# Bios Extracting



## ir_cow (Sep 21, 2008)

so i have a older Powercolor 1950xt i was going to flash to a V7350 but the fact i can't extract the bios does that mean i can't rewrite it too? is there any harm in trying or do you think it would get stuck half way?


any thoughts?


----------



## Kursah (Sep 21, 2008)

Get GPU-Z, the little memory chip icon w/green arrow next to the ATI logo will backup your GPU bios for ya...then go into the ATI section and use thread searching for bios flashing using ATI flashing utilities.

I've been recently flashing my x1950xtx for modified fan speeds...shouldn't be an issue for you to do similar with clocks, one or two voltage settings and fan speeds.


----------



## ir_cow (Sep 21, 2008)

thats the problem cpu-z won't let me, i just get an error.

edit: gpu-z


----------



## sneekypeet (Sep 21, 2008)

Kursah said:


> Get GPU-Z, the little memory chip icon w/green arrow next to the ATI logo will backup your GPU bios for ya...then go into the ATI section and use thread searching for bios flashing using ATI flashing utilities.
> 
> I've been recently flashing my x1950xtx for modified fan speeds...shouldn't be an issue for you to do similar with clocks, one or two voltage settings and fan speeds.



Looks like the OP is trying to flash to a fireGL card!

@ op it can be done with a flash but you will never be able to get it to identify as such.
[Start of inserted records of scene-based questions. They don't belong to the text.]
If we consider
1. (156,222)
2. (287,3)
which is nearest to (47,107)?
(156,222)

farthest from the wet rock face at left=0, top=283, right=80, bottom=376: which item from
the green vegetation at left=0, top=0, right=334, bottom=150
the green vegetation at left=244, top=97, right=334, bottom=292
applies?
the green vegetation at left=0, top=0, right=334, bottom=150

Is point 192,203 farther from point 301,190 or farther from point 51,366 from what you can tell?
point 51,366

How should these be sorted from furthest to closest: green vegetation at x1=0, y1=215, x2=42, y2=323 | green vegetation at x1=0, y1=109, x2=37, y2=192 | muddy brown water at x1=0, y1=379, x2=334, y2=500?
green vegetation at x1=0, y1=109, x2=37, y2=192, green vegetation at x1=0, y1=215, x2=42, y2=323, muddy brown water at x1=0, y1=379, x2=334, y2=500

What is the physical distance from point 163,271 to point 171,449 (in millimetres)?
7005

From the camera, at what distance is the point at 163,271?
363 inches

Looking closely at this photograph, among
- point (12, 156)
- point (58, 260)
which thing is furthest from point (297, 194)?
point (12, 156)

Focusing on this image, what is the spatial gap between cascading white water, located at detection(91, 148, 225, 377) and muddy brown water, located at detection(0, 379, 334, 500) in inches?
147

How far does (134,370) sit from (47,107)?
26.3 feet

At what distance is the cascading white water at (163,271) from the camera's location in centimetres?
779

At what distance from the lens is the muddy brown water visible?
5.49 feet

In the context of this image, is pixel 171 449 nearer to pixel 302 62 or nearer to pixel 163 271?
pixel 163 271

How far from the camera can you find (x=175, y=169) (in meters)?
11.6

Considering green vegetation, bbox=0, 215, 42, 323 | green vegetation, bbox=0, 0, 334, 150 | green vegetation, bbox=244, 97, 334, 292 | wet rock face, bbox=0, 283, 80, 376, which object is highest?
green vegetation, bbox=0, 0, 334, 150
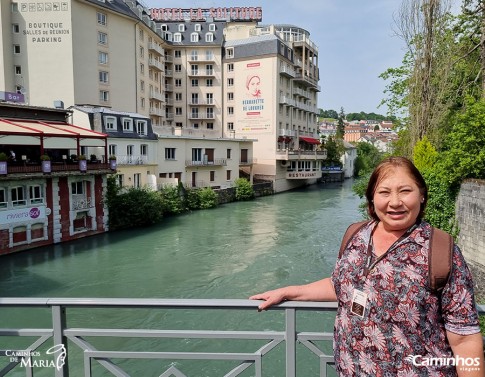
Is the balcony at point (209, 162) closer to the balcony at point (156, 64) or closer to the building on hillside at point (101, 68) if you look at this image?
the building on hillside at point (101, 68)

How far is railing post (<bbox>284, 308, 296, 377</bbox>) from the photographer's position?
104 inches

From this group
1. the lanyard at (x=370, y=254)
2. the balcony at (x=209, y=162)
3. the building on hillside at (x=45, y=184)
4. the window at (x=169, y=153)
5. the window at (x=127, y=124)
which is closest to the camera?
the lanyard at (x=370, y=254)

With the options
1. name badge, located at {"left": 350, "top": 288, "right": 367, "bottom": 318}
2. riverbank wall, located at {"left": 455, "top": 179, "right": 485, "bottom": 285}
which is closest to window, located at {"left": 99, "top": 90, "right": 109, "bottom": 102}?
riverbank wall, located at {"left": 455, "top": 179, "right": 485, "bottom": 285}

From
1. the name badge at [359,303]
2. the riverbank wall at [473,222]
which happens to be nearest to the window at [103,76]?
the riverbank wall at [473,222]

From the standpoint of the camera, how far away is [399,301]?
1.96m

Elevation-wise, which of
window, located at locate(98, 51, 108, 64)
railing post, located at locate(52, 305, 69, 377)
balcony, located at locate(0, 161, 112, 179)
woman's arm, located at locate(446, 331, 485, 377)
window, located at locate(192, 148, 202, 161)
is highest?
window, located at locate(98, 51, 108, 64)

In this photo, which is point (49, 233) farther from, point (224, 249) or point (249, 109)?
point (249, 109)

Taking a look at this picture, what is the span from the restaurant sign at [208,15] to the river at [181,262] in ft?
140

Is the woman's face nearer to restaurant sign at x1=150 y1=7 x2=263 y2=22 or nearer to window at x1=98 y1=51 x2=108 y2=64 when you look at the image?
window at x1=98 y1=51 x2=108 y2=64

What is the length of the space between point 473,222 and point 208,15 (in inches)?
2277

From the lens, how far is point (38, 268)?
688 inches

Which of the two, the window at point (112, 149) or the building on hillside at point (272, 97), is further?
the building on hillside at point (272, 97)

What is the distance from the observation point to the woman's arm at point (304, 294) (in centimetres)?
249

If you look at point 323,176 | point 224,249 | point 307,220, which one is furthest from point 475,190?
Answer: point 323,176
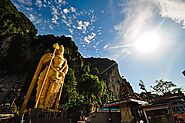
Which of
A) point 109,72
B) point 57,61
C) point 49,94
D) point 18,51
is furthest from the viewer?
point 109,72

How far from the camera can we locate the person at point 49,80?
8.50 meters

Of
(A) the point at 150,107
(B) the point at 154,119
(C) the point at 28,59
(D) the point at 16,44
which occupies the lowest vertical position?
(B) the point at 154,119

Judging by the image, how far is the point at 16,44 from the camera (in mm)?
25094

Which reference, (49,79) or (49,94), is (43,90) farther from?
(49,79)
I have heard of success stories with its CAD and rendering bennifits, but if you srent doing either of those, then dont bother.

Assuming you know this but a FireGL is not as good in gaming as the stock card is. If its for resale, take what I said as a warning.....if a customer checks it will still read in any app as the X19xx card it started as.


----------



## Kursah (Sep 21, 2008)

what kind of error? and I am assuming you mean GPU-z...

Well you can make a bootable floppy or cd with the ati flasher utility and backup your bios...I prefer USB drive for bootable flashing device tho. If you have a spare one, go into my GTX 260/280 thread (my sig), and near the bottom is a link for making a USB drive a bootable drive. It works great for vid cards and motherboards for bios flashing, and anything you need to get done in a DOS environment.


----------



## ir_cow (Sep 21, 2008)

this is for my own use since i'v been using the softmod for a year or so but the patchscipts always come months later.


anyways i heard you can use the Firegl bios and it would work find but using the cards bios and changing the ids won't work..err so i hear.

but back to my question if i can't extract the bios in gpu-z than is the bios none flashable?


----------



## sneekypeet (Sep 21, 2008)

I say try DOS as well, no messing it up there.


----------



## ir_cow (Sep 21, 2008)

okay thanks, i'll report back in a day or so as i have to switch back to my 1950 (been using the 4850 since launch)


----------



## ir_cow (Sep 22, 2008)

its telling me "bios reading is not supported on this device"

any ideas?


----------